Given data:
--------------------------------------------------
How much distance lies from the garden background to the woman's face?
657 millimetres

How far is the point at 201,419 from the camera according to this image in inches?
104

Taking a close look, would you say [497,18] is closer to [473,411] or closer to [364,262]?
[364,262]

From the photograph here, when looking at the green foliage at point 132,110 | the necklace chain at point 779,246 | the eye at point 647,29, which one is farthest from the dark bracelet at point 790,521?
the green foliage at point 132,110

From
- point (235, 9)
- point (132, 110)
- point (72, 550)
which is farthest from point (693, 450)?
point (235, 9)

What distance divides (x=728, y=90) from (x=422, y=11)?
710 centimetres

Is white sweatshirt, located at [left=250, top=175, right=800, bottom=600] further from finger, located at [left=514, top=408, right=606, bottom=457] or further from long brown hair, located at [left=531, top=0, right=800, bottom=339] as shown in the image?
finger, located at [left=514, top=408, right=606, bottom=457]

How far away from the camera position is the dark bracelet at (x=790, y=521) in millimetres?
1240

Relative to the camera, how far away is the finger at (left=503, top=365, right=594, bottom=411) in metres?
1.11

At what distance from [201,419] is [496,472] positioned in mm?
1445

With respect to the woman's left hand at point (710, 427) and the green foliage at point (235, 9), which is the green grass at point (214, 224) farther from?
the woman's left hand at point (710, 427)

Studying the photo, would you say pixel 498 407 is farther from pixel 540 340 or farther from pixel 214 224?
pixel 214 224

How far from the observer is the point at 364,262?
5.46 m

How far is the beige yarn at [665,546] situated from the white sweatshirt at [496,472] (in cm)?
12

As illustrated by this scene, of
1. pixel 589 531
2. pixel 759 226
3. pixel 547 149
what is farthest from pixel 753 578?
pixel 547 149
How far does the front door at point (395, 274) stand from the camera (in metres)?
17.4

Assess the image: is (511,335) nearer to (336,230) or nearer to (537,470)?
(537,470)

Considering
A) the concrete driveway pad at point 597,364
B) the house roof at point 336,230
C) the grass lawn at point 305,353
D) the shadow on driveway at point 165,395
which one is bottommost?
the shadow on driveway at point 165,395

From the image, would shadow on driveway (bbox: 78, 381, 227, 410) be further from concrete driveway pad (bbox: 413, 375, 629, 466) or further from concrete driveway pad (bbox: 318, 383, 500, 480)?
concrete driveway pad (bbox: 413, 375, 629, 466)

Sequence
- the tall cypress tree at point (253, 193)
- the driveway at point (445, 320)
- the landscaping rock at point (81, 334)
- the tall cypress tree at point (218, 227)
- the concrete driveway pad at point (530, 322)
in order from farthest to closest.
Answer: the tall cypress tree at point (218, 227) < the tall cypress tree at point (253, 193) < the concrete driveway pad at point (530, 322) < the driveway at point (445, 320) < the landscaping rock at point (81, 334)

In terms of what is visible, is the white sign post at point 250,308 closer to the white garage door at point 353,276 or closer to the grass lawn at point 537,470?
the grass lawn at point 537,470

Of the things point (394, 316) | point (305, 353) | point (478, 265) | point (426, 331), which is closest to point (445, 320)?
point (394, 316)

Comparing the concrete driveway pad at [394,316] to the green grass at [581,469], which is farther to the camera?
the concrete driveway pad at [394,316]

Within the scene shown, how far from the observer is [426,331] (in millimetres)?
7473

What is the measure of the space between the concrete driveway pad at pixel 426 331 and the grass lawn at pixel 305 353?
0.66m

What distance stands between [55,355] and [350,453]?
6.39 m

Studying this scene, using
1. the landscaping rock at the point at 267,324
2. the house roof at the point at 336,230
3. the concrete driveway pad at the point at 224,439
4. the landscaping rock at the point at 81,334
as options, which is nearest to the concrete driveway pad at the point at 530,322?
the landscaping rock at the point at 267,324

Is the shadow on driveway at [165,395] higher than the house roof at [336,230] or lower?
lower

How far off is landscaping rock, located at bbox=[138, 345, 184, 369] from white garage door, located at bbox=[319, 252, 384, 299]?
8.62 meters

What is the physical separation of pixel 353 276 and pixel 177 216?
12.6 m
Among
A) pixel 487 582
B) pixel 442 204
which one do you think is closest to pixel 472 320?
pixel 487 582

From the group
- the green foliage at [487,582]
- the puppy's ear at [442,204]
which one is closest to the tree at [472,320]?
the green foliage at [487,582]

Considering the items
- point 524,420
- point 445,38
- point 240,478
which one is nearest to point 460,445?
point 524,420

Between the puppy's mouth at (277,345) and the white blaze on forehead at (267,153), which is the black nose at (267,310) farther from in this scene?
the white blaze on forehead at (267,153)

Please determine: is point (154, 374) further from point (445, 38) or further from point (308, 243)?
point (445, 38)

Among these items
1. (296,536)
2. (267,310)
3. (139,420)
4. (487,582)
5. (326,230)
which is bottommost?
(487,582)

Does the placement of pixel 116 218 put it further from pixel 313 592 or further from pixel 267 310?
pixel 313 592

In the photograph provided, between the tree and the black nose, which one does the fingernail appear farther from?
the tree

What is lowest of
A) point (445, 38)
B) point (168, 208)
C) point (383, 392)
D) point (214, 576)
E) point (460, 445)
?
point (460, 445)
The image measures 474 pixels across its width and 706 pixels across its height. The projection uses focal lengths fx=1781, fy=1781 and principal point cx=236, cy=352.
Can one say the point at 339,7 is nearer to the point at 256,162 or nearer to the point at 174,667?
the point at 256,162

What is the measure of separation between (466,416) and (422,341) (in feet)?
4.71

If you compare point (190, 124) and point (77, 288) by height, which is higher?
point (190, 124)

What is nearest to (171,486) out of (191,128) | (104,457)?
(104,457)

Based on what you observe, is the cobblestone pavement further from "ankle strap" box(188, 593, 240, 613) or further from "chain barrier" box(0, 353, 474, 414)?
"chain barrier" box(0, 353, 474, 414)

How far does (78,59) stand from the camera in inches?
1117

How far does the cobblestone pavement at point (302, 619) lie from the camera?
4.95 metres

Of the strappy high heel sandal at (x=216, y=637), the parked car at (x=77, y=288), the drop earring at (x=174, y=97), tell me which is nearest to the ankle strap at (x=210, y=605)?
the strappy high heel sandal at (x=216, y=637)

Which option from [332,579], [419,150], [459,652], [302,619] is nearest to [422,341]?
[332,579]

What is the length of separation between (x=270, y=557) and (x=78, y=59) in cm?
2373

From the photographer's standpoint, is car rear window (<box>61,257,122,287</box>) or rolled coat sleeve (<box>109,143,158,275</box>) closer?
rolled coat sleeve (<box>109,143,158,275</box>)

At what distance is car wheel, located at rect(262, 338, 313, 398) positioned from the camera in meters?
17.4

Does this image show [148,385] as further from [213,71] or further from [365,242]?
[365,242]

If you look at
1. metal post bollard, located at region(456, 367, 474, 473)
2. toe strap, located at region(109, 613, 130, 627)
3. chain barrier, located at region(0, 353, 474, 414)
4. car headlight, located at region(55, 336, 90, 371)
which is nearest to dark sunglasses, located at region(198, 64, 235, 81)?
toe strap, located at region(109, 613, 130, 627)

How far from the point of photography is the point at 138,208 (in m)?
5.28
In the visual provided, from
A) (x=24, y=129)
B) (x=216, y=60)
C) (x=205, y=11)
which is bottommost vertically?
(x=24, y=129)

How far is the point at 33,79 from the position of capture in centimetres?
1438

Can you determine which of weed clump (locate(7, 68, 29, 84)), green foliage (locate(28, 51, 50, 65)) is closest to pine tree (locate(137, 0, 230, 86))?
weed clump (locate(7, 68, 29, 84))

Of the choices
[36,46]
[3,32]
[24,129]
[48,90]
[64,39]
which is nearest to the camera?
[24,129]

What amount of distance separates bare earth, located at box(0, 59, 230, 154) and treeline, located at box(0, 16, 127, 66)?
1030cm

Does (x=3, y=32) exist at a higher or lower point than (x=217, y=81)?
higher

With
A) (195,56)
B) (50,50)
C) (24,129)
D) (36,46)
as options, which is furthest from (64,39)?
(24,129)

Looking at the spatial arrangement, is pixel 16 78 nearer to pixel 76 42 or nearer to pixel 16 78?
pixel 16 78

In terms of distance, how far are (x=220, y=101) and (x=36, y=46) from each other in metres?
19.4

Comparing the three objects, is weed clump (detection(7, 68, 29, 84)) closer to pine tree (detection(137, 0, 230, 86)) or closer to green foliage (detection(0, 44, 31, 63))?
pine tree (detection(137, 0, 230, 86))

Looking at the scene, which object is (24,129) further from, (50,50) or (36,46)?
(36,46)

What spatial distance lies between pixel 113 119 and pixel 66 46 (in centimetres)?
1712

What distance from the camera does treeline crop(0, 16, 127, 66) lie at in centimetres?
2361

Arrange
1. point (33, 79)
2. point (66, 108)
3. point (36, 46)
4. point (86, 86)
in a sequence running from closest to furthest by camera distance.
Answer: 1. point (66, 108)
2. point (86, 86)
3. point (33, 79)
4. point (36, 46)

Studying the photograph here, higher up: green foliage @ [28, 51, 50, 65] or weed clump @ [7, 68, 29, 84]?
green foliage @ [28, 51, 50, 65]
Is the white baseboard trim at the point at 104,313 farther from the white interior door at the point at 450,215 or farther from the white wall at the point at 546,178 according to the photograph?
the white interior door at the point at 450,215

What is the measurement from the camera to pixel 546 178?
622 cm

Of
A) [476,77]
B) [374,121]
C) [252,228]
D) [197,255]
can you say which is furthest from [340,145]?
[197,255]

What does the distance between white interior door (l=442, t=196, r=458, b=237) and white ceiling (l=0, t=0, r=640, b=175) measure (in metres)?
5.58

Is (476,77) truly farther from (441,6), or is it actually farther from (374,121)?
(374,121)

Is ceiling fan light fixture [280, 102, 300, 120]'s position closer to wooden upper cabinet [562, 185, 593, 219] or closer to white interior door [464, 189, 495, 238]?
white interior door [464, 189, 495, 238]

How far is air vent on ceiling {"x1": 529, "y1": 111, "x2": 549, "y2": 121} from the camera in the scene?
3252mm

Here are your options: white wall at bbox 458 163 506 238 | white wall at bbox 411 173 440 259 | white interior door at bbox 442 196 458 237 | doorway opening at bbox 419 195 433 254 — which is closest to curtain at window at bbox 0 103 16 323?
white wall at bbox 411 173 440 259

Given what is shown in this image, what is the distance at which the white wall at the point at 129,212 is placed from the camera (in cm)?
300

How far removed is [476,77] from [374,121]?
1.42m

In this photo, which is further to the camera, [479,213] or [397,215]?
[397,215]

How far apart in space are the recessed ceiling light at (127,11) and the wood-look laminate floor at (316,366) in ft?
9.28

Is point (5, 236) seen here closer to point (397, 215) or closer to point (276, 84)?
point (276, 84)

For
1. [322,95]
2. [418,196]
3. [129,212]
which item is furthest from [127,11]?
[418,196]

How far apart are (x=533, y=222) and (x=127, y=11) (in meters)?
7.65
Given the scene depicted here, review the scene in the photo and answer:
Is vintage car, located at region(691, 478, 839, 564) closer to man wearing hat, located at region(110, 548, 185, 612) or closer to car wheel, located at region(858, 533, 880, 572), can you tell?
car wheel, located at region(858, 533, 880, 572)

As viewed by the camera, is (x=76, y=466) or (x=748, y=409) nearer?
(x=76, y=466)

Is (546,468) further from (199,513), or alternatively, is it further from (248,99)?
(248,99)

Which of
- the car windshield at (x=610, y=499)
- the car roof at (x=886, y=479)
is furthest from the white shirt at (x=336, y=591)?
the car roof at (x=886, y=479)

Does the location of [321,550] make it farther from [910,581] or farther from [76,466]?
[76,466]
--------------------------------------------------
Task instructions: Could you set out the entries as a numbered list, starting with their first line and going on through the line containing "710 centimetres", with blank lines left out?

Exercise solution:
1. How much distance lies from the garden background to the woman's face?
2. 657 millimetres
3. How far is the point at 201,419 from the camera according to this image in inches?
4. 104
5. Taking a close look, would you say [497,18] is closer to [473,411] or closer to [364,262]?
6. [364,262]
7. From the photograph here, when looking at the green foliage at point 132,110 | the necklace chain at point 779,246 | the eye at point 647,29, which one is farthest from the dark bracelet at point 790,521?
8. the green foliage at point 132,110
9. From
10. - point (235, 9)
11. - point (132, 110)
12. - point (72, 550)
13. which is farthest from point (693, 450)?
14. point (235, 9)
15. What distance divides (x=728, y=90) from (x=422, y=11)?
16. 710 centimetres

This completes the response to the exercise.